I don't expect to use the aux1[] array again. More hassle than it's worth, imo.
File size is currently (with the B algorithm), below 5KB, so no problem with our size.

I'll be doing the B2 test, this evening, after I finish modifying the current code.

Have you tried the "print many numbers with one printf() call", idea, in your program yet? If so, how did it perform?

The testing info on the B algorithm, second version is: 3.12 seconds in the terminal. This is the version intended to have the "B" algorithm, but it didn't quite work that way! ;)

Since the sorting idea went sour (a great idea, but it gave the results out of their original order, which I'm sure is what the test challenge requires), there was no way to directly get the data, organized as efficiently as I'd have liked. You either had to transfer the data (an extra step I did not want to have to make), or print through an index (which is just a touch slower and it adds up). I chose the latter.

Still using the very large printf() call (now at 250 numbers being printed per one call to printf() ).

Size of the file is 6.8 KB now, including some few comments that could be removed, and the few lines of code to communicate with the testing PC, that I have added.

So size is no problem.

So the overall champ -- and still king of the Challenge, is the A algorithm, with the smaller aux1 array, and using huge print calls. It's also a pain to get just right. Overall, I prefer the B algorithm. It's much easier to get working right.

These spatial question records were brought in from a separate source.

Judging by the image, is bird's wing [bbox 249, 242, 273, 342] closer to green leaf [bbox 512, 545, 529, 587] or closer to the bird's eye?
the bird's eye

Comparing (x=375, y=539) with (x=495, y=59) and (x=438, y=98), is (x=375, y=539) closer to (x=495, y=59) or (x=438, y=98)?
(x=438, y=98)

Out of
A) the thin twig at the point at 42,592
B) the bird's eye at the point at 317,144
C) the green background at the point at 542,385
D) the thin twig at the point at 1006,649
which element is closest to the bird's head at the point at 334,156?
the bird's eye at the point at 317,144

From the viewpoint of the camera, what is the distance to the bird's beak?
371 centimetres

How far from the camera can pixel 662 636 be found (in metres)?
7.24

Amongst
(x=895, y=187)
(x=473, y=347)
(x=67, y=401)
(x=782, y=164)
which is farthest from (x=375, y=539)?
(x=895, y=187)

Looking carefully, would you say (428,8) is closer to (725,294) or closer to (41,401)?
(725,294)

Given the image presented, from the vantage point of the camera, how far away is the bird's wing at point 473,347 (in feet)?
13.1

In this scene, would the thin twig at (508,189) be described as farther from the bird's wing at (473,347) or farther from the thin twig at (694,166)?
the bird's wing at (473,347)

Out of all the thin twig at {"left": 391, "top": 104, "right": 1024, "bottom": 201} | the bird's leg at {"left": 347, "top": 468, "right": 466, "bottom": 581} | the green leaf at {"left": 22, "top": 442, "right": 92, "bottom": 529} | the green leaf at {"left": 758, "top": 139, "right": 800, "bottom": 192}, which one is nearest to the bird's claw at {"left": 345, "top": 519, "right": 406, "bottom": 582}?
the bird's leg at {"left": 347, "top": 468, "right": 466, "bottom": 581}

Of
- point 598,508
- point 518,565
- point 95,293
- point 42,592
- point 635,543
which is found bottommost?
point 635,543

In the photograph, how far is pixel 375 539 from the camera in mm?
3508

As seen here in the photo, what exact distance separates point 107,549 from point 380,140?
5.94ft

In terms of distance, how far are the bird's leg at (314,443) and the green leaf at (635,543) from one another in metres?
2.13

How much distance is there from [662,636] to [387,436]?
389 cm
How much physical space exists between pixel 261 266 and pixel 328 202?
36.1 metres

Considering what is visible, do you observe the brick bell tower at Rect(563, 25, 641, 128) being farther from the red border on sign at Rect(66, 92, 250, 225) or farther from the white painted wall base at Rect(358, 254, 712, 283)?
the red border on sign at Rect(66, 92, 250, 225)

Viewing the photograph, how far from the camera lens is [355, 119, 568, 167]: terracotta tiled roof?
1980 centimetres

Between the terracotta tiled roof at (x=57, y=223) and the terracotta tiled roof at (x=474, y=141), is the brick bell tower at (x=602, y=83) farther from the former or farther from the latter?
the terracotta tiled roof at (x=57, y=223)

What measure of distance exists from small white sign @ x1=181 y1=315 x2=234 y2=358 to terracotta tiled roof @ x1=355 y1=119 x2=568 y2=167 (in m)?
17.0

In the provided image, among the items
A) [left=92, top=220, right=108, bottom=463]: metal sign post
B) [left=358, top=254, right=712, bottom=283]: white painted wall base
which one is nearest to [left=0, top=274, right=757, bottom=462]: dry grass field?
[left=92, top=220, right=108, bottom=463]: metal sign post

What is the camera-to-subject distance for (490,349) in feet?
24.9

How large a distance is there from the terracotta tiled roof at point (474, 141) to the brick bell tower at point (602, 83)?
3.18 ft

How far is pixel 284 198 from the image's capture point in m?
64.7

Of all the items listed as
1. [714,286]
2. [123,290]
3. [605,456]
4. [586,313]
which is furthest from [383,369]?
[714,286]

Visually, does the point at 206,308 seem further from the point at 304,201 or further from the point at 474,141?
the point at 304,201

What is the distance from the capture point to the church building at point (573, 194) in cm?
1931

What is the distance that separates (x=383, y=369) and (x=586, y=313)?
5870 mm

I am not clearly getting you adak what you are trying to do with the sorting approach, but your quickshort is really fast,

Please look on to the Segmented seive algo it will make task approachable and make seive algo much more fast.
For accessing element there is nothing much problem, problem is in making seive algo fast..
so, divide and run the sieve algorithm into segments.
means first 100000, then next 100000
so on for a range only,
I am thinking and trying this.

I am not clearly getting you adak what you are trying to do with the sorting approach, but your quickshort is really fast,

Please look on to the Segmented seive algo it will make task approachable and make seive algo much more fast.
For accessing element there is nothing much problem, problem is in making seive algo fast..
so, divide and run the sieve algorithm into segments.
means first 100000, then next 100000
so on for a range only,
I am thinking and trying this.

That isn't Quickshort - Quickshort is only about 6 lines of code, in the whole thing! (But it's not this fast). This is a full Quicksort, and it is fast, BUT you can't use an unsigned int for any index. It has to be a regular int.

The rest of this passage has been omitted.